A 120-lb cabinet is mounted on casters that can be locked to prevent their rotation. The coefficient of static friction between the floor and each caster is 0.30. Assuming that the casters at both A and B are locked, determine (a) the force P required to move the cabinet to the right, (b) the largest allowable value of h if the cabinet is not to tip over.

Short Answer

Expert verified
(a) The force required is 36 lb. (b) The largest allowable height is \( \frac{5l}{3} \), assuming the horizontal distance \( l \) between casters is known.

Step by step solution

01

Calculate the Normal Force at the Casters

The weight of the cabinet is given as 120 lb. Assuming the weight is evenly distributed between the two casters (A and B), the normal force at each caster is half of the total weight. Therefore, the normal force at each caster is \( N_A = N_B = \frac{120}{2} = 60 \text{ lb} \).
02

Determine the Static Friction Force

The frictional force at each caster is determined using the formula \( f = \mu_s N \), where \( \mu_s = 0.30 \) is the coefficient of static friction. Thus, the frictional force per caster is \( f = 0.30 \times 60 = 18 \text{ lb} \). The total frictional force to overcome is then the sum of forces at both casters, \( 2f = 36 \text{ lb} \).
03

Compute the Force P Required to Slide the Cabinet

Force \( P \) must overcome the total static friction force of 36 lb. Therefore, \( P = 36 \text{ lb} \) is required to move the cabinet to the right, as it is equal to the total frictional force.
04

Analyze the Tipping Condition

The tipping condition will be met when the force creates a moment about one caster that exceeds the moment created by the cabinet's weight about the same caster. Assume tipping point about caster A; thus, \( P \cdot h = W \cdot \frac{l}{2} \), where \( W = 120 \text{ lb} \) and \( l \) is the horizontal distance between casters. The force creates a counterclockwise moment, and the weight creates a clockwise moment.
05

Calculate the Largest Allowable Height \\( h \\\)

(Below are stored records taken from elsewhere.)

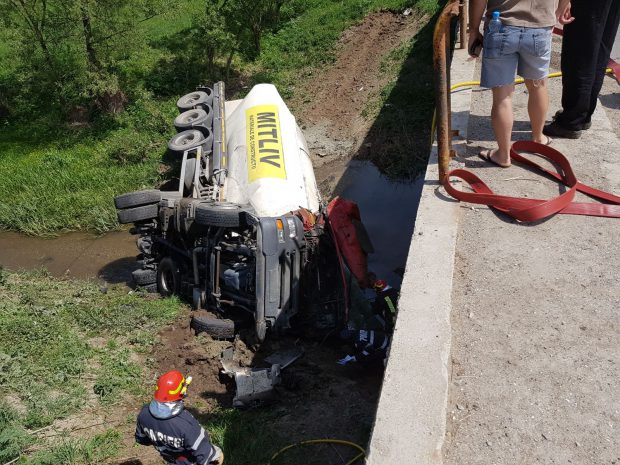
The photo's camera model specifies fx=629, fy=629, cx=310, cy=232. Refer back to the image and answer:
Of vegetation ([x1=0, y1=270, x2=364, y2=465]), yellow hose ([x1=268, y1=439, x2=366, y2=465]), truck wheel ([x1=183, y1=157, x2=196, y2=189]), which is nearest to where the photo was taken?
yellow hose ([x1=268, y1=439, x2=366, y2=465])

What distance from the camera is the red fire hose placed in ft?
16.1

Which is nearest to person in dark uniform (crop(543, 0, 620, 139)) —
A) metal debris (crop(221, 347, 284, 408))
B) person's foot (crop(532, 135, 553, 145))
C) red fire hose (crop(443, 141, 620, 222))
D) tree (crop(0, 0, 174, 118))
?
person's foot (crop(532, 135, 553, 145))

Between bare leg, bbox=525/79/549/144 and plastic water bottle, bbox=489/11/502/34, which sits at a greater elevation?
plastic water bottle, bbox=489/11/502/34

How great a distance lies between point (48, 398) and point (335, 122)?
7.88m

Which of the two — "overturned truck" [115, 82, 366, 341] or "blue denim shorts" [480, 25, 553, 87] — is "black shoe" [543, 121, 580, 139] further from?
"overturned truck" [115, 82, 366, 341]

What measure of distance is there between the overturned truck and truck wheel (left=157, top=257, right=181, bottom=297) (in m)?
0.01

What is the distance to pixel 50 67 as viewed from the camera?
1206 cm

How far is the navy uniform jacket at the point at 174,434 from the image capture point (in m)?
4.16

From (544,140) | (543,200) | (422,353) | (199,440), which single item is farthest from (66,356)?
(544,140)

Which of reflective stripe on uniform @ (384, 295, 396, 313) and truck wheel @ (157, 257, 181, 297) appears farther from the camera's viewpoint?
truck wheel @ (157, 257, 181, 297)

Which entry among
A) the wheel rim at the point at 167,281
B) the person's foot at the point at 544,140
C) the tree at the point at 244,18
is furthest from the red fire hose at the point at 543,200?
the tree at the point at 244,18

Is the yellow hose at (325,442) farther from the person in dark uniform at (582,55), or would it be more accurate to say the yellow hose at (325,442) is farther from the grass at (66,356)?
the person in dark uniform at (582,55)

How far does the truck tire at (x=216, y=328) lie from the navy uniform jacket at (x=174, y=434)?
2.18 meters

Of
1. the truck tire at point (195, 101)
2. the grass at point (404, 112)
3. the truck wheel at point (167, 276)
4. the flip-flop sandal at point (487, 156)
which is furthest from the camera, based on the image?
the truck tire at point (195, 101)
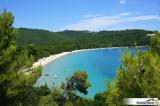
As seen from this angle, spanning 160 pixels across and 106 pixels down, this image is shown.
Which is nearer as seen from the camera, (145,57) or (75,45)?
(145,57)

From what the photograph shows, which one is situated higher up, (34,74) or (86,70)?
(34,74)

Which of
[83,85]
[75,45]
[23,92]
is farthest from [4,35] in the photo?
[75,45]

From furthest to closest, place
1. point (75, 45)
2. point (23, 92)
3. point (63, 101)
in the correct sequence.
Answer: point (75, 45) → point (63, 101) → point (23, 92)

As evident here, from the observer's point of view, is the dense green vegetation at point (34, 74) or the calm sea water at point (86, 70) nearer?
the dense green vegetation at point (34, 74)

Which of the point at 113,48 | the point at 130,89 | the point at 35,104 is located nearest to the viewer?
the point at 130,89

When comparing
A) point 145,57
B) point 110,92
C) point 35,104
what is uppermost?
point 145,57

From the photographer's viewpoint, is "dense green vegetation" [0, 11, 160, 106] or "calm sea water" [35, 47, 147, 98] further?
"calm sea water" [35, 47, 147, 98]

Assume the cabinet is tipping around caster A. The equation \( P \cdot h = 120 \cdot \frac{l}{2} \) gives \( h = \frac{60l}{P} \). With \( P = 36 \text{ lb} \), \( h \leq \frac{60l}{36} = \frac{5l}{3} \). Assuming \( l \) is the distance between casters; without its value, we can express the relationship. For a specific answer, \( l \) must be given.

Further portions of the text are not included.